- Work instruction -
Retype the records below from their first line through the line containing "What is the title of the chart? Θεωρείς", including that line, without changing a single character.

Chart comprehension data:
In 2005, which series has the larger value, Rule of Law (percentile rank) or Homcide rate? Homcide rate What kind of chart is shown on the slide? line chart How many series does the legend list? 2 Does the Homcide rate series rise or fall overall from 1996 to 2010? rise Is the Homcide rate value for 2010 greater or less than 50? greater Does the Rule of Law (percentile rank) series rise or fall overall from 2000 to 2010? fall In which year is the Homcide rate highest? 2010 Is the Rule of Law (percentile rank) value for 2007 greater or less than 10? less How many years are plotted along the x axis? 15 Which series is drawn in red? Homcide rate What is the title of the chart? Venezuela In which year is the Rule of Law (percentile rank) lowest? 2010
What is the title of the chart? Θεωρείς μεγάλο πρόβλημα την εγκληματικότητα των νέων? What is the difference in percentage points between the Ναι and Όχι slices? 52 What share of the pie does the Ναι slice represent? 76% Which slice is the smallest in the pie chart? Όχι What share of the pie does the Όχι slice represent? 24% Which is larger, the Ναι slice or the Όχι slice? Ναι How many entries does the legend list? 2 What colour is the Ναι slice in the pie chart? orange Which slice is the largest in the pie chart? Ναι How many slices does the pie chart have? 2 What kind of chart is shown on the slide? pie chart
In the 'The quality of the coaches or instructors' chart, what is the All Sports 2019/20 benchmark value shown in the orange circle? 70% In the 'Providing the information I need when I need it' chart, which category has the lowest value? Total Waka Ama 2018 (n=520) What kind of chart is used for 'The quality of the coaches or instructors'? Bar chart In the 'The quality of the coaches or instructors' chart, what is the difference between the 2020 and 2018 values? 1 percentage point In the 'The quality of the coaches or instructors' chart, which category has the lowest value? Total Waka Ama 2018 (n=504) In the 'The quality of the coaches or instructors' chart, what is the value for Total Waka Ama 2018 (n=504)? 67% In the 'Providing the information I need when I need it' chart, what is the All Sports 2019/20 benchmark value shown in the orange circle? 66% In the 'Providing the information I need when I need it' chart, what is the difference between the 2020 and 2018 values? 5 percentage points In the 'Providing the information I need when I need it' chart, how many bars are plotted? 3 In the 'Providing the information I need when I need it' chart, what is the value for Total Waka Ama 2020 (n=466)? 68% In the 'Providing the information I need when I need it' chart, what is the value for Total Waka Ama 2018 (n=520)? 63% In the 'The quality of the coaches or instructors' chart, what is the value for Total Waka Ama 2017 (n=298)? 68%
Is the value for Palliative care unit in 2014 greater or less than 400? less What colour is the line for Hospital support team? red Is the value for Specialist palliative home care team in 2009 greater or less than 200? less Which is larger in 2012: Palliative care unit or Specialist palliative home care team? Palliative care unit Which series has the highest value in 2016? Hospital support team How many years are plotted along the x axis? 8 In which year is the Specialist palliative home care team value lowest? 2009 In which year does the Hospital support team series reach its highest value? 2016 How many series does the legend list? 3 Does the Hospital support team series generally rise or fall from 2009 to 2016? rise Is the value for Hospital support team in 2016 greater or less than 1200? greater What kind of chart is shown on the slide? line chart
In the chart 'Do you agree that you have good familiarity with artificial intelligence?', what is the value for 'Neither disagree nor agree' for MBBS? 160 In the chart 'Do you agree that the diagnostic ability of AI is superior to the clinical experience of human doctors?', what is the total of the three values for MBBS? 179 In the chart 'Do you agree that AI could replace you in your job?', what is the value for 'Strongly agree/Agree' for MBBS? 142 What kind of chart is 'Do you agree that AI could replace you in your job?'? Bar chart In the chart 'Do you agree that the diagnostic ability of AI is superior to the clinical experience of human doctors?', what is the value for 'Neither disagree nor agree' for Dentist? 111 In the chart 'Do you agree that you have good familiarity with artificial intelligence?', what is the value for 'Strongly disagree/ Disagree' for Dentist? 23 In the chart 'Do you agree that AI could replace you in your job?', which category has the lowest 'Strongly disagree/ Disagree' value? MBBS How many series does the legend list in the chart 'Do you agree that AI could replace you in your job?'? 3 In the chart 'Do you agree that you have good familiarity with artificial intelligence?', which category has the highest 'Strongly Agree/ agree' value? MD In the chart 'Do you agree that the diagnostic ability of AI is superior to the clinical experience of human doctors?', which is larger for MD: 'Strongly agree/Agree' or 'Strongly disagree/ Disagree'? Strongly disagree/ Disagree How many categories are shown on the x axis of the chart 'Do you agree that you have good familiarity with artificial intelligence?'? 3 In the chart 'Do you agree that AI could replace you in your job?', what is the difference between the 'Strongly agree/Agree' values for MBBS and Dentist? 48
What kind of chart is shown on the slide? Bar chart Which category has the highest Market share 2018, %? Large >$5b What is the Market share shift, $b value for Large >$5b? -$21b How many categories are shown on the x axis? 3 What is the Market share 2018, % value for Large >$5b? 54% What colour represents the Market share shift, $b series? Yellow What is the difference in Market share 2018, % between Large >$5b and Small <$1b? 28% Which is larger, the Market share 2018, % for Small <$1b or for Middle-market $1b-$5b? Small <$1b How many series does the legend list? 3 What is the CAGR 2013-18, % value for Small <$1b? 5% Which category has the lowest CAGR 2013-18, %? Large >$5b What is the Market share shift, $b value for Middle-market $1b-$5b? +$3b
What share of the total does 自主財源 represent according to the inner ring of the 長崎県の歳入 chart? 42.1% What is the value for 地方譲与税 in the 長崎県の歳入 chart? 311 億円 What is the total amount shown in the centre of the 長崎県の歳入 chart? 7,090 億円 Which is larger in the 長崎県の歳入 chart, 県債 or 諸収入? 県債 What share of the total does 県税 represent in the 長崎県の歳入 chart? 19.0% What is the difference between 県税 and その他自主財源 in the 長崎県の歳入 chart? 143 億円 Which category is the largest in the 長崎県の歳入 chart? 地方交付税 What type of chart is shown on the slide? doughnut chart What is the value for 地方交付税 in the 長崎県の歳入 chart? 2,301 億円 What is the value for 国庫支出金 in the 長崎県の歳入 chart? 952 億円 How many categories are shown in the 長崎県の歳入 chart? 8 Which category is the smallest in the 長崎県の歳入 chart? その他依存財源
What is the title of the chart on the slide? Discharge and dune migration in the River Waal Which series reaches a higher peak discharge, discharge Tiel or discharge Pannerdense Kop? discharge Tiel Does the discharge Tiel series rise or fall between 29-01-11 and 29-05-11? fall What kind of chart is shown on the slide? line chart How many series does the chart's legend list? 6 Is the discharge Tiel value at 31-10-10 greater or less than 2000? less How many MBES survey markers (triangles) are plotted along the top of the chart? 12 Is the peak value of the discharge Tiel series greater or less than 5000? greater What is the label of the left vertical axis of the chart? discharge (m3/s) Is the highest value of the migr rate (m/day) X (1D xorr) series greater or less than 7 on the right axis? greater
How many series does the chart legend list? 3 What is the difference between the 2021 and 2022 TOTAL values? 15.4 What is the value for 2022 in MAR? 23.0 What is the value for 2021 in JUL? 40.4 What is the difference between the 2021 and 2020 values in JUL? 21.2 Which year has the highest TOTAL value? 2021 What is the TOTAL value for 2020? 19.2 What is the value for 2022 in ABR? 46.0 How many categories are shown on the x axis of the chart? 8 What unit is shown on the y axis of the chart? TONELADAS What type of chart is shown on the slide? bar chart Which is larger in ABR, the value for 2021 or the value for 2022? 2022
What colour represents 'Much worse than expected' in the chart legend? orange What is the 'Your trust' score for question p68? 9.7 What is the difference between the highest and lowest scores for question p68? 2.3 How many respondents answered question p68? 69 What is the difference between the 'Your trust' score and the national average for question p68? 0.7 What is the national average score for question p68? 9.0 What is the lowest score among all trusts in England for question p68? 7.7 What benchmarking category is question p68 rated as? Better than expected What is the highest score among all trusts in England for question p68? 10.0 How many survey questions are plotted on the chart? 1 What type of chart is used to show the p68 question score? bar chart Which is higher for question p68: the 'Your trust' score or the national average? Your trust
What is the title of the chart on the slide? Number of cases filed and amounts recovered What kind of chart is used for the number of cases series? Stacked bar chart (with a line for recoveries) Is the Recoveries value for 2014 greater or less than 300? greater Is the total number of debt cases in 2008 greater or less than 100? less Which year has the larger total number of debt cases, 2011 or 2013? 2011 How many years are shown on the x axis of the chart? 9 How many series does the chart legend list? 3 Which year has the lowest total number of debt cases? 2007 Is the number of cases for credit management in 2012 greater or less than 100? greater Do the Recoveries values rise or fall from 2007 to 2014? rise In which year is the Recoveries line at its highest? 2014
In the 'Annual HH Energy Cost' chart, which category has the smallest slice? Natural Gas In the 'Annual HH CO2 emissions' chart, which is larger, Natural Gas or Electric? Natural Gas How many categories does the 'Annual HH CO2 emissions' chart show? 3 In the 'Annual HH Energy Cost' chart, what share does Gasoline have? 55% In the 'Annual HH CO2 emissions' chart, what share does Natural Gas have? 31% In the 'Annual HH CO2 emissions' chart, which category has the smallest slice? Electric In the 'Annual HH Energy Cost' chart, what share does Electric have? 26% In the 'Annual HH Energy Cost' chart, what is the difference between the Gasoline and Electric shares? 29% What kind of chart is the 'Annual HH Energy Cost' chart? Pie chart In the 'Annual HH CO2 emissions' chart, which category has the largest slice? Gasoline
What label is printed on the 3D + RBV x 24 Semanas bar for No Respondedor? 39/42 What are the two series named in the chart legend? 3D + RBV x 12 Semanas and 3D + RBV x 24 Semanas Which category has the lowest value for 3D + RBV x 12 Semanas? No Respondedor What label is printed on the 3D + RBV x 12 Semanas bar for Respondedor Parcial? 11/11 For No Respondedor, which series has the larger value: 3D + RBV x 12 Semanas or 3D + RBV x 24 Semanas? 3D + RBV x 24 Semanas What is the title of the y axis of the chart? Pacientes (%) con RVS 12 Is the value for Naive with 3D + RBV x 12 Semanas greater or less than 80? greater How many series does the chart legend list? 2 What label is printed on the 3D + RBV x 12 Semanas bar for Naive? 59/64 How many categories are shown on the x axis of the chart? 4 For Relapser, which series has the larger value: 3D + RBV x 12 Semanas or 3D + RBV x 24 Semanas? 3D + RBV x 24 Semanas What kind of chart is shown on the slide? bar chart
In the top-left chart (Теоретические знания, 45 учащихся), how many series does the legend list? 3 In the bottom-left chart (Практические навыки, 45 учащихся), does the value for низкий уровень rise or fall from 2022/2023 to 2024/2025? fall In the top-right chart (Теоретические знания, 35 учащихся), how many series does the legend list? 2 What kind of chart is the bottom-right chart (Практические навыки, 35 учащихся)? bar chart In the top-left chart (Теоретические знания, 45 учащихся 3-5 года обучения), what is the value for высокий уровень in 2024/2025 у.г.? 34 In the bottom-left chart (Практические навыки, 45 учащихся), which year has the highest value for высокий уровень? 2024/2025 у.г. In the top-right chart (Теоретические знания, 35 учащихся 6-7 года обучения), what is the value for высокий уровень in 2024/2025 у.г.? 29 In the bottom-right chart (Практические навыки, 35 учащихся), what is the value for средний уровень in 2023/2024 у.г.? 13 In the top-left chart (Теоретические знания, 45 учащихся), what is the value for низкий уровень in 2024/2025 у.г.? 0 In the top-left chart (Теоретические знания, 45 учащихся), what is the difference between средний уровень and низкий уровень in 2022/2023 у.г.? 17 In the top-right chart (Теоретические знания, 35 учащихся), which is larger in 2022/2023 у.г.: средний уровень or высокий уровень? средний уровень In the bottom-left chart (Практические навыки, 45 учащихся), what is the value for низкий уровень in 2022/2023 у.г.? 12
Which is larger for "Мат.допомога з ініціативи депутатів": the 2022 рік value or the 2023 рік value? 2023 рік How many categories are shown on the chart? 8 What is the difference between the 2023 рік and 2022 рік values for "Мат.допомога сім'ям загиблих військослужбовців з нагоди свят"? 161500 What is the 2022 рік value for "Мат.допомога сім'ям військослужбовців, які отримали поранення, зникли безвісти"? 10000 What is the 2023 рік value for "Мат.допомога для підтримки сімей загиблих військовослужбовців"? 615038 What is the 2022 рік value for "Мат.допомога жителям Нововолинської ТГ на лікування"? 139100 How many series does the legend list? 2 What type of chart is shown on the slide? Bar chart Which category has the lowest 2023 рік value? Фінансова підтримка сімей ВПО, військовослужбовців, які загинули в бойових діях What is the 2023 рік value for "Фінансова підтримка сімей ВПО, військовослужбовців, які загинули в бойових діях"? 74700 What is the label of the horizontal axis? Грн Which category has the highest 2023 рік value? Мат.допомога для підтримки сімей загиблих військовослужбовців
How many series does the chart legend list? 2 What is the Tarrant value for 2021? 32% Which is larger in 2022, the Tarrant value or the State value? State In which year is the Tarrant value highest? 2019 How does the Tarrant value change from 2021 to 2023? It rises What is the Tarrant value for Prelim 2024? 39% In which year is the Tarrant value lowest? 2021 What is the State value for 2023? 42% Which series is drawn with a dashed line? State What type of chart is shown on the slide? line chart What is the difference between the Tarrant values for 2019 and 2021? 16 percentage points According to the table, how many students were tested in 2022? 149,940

- Output below -
In 2005, which series has the larger value, Rule of Law (percentile rank) or Homcide rate? Homcide rate What kind of chart is shown on the slide? line chart How many series does the legend list? 2 Does the Homcide rate series rise or fall overall from 1996 to 2010? rise Is the Homcide rate value for 2010 greater or less than 50? greater Does the Rule of Law (percentile rank) series rise or fall overall from 2000 to 2010? fall In which year is the Homcide rate highest? 2010 Is the Rule of Law (percentile rank) value for 2007 greater or less than 10? less How many years are plotted along the x axis? 15 Which series is drawn in red? Homcide rate What is the title of the chart? Venezuela In which year is the Rule of Law (percentile rank) lowest? 2010
What is the title of the chart? Θεωρείς μεγάλο πρόβλημα την εγκληματικότητα των νέων? What is the difference in percentage points between the Ναι and Όχι slices? 52 What share of the pie does the Ναι slice represent? 76% Which slice is the smallest in the pie chart? Όχι What share of the pie does the Όχι slice represent? 24% Which is larger, the Ναι slice or the Όχι slice? Ναι How many entries does the legend list? 2 What colour is the Ναι slice in the pie chart? orange Which slice is the largest in the pie chart? Ναι How many slices does the pie chart have? 2 What kind of chart is shown on the slide? pie chart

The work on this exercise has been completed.